In a single day in Colombia, three trans and non-binary people were brutally slain, capturing the “systematic” violence the community knows all too well.

Maní, a sex worker, was stabbed to death in Bogotá, the country’s capital city, on Tuesday (7 December) the national news outlet El Colombiano reported.

La Divaza, a homeless non-binary person, was stabbed in the chest to death in Riohacha, La Guajira after a scuffle curdled into violence, according to El Tiempo.

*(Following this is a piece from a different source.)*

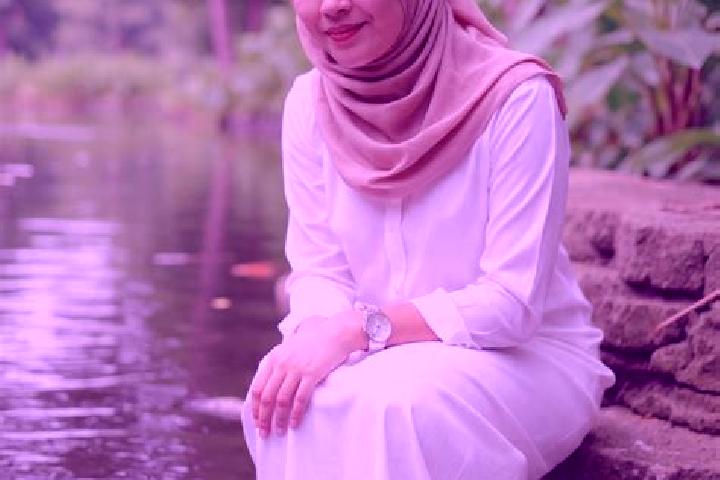 Luna, 26 — Escort in Buniwangi, Indonesia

Local activists have called on prosecutors to consider the attack a hate crime.

Christina Cantillo Martínez, a veteran LGBT+ rights activist, was shot in Santa Marta, Magdalena, while talking to her family members on the terrace outside her home, advocates said.

In Colombia, ‘systematic’ anti-trans violence soars

Her two killers drove through the Ondas del Caribe neighbourhood where Martínez lived and brazenly opened fire on her as her horrified family looked on.

Martínez has lived much of the past year in fear. A trans community leader, she suffered two attacks involving a firearm in 2020 alone.

The National Protection Unit, a police agency that protects hundreds of activists, journalists and politicians under threat, had assigned her daytime security.

“This is systematic,” Matilda González, a lawyer for the Trans Community Network of Colombia, a trans community group led by trans women, told El Colombiano.

She added that, for trans people working jobs with heightened risks and little to no safety net from the state, such as sex work, this only compounds the discrimination they face.

It is often left to grassroots LGBT+ advocacy groups such as the Trans Community Network of Colombia, González said, to help trans victims of violence to enlist help from the authorities.

With the deaths of Maní, La Divaza and Martínez, at least 35 trans, non-binary or gender non-conforming people have been slain this year alone in Colombia, according to monitoring groups.

SinViolencia LGBTI, a regional information system, found that between 2014 and 2019, some 500 trans women were killed in Latin America.

Overall, 2021 will be the deadliest year for fatal violence against trans people since global record-keeping began, data compiled by the Transrespect versus Transphobia Worldwide (TvTW), a Transgender Europe project, showed.